Die polnische Netflix-Miniserie «Absolute Anfänger» erzählt die Geschichte der besten Freund:innen Lena und Nico, die einen Sommer an der Ostseeküste Polens verbringen, um einen Film für die Bewerbung an einer Filmhochschule zu drehen. Dabei geht es nicht nur in ihrem Film um Intimitäten, sondern auch in ihrer Beziehung im echten Leben um intensive und intime Freundschaft. Um einen ersten Kuss. Um den ersten Sex.
Die Beziehung zwischen Lena (Martyna Byczkowska) und Nico (Bartłomiej Deklewa) wird nie richtig gelabelt und bewegt sich irgendwo zwischen inniger Freundschaft und aufkeimender romantischer Liebe. Nico bildet dabei das ausgleichende Gegenstück zu der mit Autismus diagnostizierten Lena.
Als die beiden Igor (Jan Sałasiński), einen Basketballspieler, vor dem Ertrinken retten, ändert sich die Dynamik zwischen Lena und Nico. Igor wird Teil ihres Filmprojekts. Während Lena intime Szenen für ihren Film drehen möchte, zeigt sich Nicos Unwohlsein deutlich. Igor übernimmt schliesslich Nicos Rolle in diesen Szenen, was zusätzliche Komplexität in ihre Beziehungen bringt. Es scheint, als wollen die Jungfilmmacher:innen ihre Scheu vor dem ersten Sex durch ein geskriptetes Drehbuch überwinden. Auf der einen Seite geben sie sich ihrem Gefühl hin, auf der anderen Seite verlieren sie sich in ihrem Unbehagen.

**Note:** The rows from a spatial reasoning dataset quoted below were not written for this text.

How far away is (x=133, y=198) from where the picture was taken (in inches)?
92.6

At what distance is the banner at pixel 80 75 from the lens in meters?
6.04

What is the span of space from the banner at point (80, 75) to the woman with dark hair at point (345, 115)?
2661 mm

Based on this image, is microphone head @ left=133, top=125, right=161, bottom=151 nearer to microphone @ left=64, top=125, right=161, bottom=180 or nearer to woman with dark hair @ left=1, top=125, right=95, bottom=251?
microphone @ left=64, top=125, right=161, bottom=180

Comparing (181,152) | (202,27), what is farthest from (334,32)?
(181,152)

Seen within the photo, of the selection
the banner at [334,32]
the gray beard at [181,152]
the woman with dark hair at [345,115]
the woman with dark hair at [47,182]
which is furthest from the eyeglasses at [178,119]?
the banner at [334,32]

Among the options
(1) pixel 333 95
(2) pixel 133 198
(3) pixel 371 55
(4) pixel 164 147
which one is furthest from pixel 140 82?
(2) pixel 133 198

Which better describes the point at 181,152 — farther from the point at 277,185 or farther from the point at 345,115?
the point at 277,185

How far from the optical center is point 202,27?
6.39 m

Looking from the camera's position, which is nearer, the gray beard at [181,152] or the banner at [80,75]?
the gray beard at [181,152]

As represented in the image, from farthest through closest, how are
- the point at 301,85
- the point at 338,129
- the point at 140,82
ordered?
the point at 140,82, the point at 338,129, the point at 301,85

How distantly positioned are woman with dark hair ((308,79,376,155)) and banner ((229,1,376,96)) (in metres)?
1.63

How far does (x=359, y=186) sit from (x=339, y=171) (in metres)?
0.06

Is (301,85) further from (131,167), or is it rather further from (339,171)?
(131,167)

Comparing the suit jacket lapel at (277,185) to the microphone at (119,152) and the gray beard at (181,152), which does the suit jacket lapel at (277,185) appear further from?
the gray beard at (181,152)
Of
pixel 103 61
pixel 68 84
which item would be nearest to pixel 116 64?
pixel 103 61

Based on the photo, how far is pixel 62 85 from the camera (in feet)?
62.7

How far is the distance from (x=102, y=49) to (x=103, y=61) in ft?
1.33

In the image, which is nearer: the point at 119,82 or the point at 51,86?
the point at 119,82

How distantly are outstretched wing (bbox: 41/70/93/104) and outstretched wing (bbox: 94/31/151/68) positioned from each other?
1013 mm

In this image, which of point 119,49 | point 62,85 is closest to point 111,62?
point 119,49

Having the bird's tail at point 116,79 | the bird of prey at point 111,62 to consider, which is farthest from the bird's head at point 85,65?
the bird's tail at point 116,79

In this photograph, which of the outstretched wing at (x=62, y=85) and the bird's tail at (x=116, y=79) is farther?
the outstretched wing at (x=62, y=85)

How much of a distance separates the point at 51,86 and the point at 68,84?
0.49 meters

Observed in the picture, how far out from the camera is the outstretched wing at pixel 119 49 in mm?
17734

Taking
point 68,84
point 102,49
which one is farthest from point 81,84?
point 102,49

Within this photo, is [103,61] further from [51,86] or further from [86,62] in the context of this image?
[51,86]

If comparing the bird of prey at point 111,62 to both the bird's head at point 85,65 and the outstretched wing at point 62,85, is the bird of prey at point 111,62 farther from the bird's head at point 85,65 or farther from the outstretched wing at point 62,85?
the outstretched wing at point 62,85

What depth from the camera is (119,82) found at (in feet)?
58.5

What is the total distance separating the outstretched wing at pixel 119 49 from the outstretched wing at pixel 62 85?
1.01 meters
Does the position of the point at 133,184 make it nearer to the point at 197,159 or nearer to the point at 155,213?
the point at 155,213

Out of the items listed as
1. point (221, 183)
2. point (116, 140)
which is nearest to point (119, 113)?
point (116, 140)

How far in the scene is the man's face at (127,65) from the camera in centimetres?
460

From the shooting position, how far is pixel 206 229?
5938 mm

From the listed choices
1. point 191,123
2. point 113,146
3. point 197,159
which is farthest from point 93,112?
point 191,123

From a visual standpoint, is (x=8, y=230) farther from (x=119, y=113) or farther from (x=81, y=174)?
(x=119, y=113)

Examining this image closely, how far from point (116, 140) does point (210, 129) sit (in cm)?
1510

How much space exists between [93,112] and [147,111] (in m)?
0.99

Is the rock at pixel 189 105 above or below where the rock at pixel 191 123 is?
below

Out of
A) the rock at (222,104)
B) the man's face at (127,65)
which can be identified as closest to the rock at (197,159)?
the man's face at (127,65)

Parallel dazu bieten die befreundeten Ehepaare, die Eltern der Jungfimmacher:innen, eine erwachsene Reflexion ihrer jungen Erfahrungen. Lenas Mutter (Katarzyna Warnke) verkörpert eine Frau, die ihre eigenen unkonventionellen Vorstellungen von Liebe und Beziehungen lebt und somit ein Pendant zu Lenas innerer Welt darstellt. Nicos Vater (Andrzej Konopka) hingegen hadert mit seiner eigenen Jugendliebe und reflektiert die emotionalen Konflikte und das Unvollkommene, das auch die Kinder erleben. Die Suche nach Identität und Liebe bleibt so kein jugendliches Phänomen, sondern ein lebenslanger Prozess.
Die Serie spielt vor einer Kulisse, die an die Filme der 70er-Jahre erinnert und eine Sehnsucht nach Freiheit und Unbeschwertheit weckt. Den Regisseurinnen Kamila Tarabura und Nina Lewandowska gelingt es, eine künstlerische Verzückung zu erzeugen, die zwischen Sehnsucht und Scheu nach Liebe, intensiver Körperlichkeit und der Suche nach der eigenen Identität pulsiert.
Mich hat «Absolute Anfänger» durch die gelungene Mischung aus nostalgischer Ästhetik und zeitgenössischen Themen tief berührt und eine Sehnsucht nach einem jugendlichen Sommer am Meer, leidenschaftlicher Liebe und Intimität geweckt. Besonders eindrucksvoll war die Verletzlichkeit der Charaktere, die ihre Menschlichkeit auf eine authentische Weise zeigen. Wer Geschichten schätzt, die romantische und introspektive Aspekte verbinden, und wie ich nur allzu gerne dem hoffnungslosen Romantiker:innentum verfällt, dem kann ich diese liebevolle Hommage an die Jugend ans Herz legen.